**WHAT YOU NEED TO DO:**
In the SQL subquery excerpt below, reproduce word for word the stretch from "Though highly unlikely, it’s" through "best we can do.".

It’s likely that using IN without ordering the sales table would be more efficient in this particular example because the tables are so small. The point of the example is to show that specifically ordering a subquery result set considered by IN is sometimes more efficient than leaving it in its natural order. A sizable amount of data has to be considered before you overcome the obvious overhead associated with grouping and sorting the table.

Since a SELECT without an ORDER BY isn’t guaranteed to produce rows in a particular order, a valid point that we can’t trust the order of the rows in the subquery could be made. The fact that the derived table is ordered doesn’t mean the subquery will be. In practice, it appears that this works as we want. To verify it, we can extract the subquery and run it separately from the main query, like so:

Image

Though highly unlikely, it’s still possible that the query optimizer could choose a different sort order for the subquery than the one returned by the derived table, but this is the best we can do.

ANY and ALL

The ANY and ALL predicates work exclusively with subqueries. ANY (and its synonym SOME) works similarly to IN. Here’s a query expressed first using IN, then using ANY:

SELECT title
FROM titles WHERE title_id IN (SELECT title_id FROM sales)

   (Results abridged)

title
--------------------------------------------------------------------------------
But Is It User Friendly?
Computer Phobic AND Non-Phobic Individuals: Behavior Variations
Cooking with Computers: Surreptitious Balance Sheets
Emotional Security: A New Algorithm

SELECT title
FROM titles WHERE title_id=ANY(SELECT title_id FROM sales)
   
   (Results abridged)

title
--------------------------------------------------------------------------------
But Is It User Friendly?

**DATA PROVIDED:**
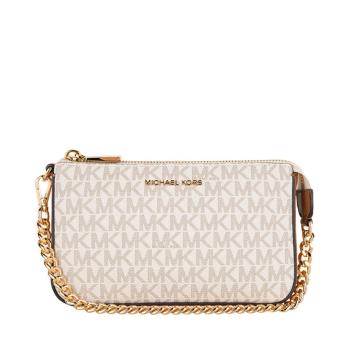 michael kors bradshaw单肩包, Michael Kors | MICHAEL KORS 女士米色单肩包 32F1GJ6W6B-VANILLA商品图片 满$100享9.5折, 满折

**WRITTEN RESPONSE:**
Though highly unlikely, it’s still possible that the query optimizer could choose a different sort order for the subquery than the one returned by the derived table, but this is the best we can do.